His query resonates with several industry representatives, as the last few Union Budgets offered very little, if anything, to the pharmaceutical industry, despite it being oft-described as a “sunrise” sector. This time, though, there is hope of support for export, manufacturing and research, woven into the Government’s “Make in India” theme. Besides, there is also the long-standing promise of increasing Government spending on healthcare.

Increasing healthcare investments from the dismal 0.6 per cent to 3 per cent of GDP will make all the difference, says Shahani, former President of the Organisation of Pharmaceutical Producers of India, a platform largely for multinational companies.

“We have saved $50 billion from (the) oil price drop, foreign exchange reserves are at a record high, (the) economy is growing, inflation (is) in control and goodwill (is) tremendous. If the Finance Minister makes token amounts of allocation to schemes as in all the past budgets, there is no redemption for healthcare,” he adds. Hitesh Sharma, Partner and National Leader (Life Sciences) with EY (formerly Ernst & Young) India, expects the Budget to support the Government’s “Make in India” theme on exports, manufacturing and innovation-oriented research.
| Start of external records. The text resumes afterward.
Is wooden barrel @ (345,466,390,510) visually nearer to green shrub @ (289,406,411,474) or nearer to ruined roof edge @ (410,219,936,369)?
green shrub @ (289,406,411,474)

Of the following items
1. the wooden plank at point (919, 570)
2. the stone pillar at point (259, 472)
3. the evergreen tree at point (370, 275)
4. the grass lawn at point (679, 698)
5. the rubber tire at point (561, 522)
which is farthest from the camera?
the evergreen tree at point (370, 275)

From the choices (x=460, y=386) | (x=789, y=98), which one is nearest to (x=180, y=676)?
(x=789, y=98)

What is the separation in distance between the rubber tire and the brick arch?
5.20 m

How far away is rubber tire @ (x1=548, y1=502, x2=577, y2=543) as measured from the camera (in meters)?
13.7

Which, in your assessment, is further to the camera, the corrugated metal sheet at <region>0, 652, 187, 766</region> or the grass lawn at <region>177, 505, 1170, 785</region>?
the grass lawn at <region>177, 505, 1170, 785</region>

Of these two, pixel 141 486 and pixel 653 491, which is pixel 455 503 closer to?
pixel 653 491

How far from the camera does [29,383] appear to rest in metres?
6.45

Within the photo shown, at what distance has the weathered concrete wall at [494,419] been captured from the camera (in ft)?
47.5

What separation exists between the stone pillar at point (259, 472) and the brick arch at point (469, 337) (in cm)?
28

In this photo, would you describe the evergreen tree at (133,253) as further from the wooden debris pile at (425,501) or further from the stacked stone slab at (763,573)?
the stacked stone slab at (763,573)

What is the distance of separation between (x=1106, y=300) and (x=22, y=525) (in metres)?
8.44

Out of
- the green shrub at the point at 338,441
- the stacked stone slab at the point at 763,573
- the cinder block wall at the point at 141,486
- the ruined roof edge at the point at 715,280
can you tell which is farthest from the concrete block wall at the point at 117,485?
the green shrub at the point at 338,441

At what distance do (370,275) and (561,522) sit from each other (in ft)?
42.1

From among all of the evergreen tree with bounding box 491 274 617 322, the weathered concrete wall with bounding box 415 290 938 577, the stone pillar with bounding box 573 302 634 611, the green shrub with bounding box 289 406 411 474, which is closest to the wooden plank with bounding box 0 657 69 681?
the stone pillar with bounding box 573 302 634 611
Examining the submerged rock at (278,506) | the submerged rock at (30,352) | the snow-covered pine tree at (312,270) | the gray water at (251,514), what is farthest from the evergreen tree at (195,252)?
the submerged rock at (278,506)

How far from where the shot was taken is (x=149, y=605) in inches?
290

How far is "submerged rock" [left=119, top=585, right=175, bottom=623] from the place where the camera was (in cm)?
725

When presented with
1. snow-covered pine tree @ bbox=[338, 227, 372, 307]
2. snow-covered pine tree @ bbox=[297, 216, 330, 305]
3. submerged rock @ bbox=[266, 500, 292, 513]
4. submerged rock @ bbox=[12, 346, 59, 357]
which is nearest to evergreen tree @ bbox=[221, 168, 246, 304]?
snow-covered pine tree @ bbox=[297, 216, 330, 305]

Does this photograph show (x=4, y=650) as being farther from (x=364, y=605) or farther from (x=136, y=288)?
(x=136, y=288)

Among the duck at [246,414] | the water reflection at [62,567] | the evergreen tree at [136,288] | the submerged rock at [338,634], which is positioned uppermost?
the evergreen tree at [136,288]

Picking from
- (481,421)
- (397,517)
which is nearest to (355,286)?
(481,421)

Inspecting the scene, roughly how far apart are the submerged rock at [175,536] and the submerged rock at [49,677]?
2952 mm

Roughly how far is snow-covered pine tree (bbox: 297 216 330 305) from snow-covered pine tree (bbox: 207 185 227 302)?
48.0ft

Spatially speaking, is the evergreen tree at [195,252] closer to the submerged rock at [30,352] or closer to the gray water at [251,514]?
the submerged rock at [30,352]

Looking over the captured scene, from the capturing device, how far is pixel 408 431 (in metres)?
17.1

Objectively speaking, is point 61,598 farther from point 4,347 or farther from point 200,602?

An existing problem facing the pharma industry is the inverted tax structure where excise duty on the input material is higher than that on the final product.   As a result, manufacturing companies are left with credit that they cannot use, and cash gets blocked, says Sharma, touching on a key point highlighted by the Indian Drug Manufacturers’ Association (IDMA) as well.

To resolve this mismatch, IDMA suggests that central value-added tax (Cenvat) credits accumulated by manufacturers be refunded to them at the end of every financial year. “Alternatively, the unutilised Cenvat credit may be allowed to be utilised for paying statutory taxes such as service tax to the Government so that the burden on the pharmaceutical industry can be reduced,” it points out.

By defreezing Cenvat credits accumulated in the manufacturers’ accounts, it can be put to more constructive use, explains IDMA’s Daara Patel. IDMA represents domestic small and medium drug companies.

Manufacturers need a supply of funds to set up new units, upgrade machinery, equipment, etc. And the accumulation of Cenvat credit due to the mismatch in input and output costs obstructs this supply, says Patel. (Cenvat credit allows producers of the final product a set off against taxes paid on input materials.)

Research umbrella

Much streamlining is also required for drug companies involved in innovative research, say industry representatives.

Last year’s Budget removed an exemption that clinical trials had on service tax. And tax sops were given only to those with in-house research or who outsourced to Government institutions.

The Government needs to take a view of research incentives, by reinstating  the exemption on service tax on clinical trials and extending tax benefits to research leased out to any recognised clinical research centre, says EY’s Sharma. Incentives also need to be provided to companies for the cost they incur in filing patents, supporting these filings in India and overseas, and litigating to protect them, besides the actual land and building cost incurred to set up technically sound research facilities, say industry representatives.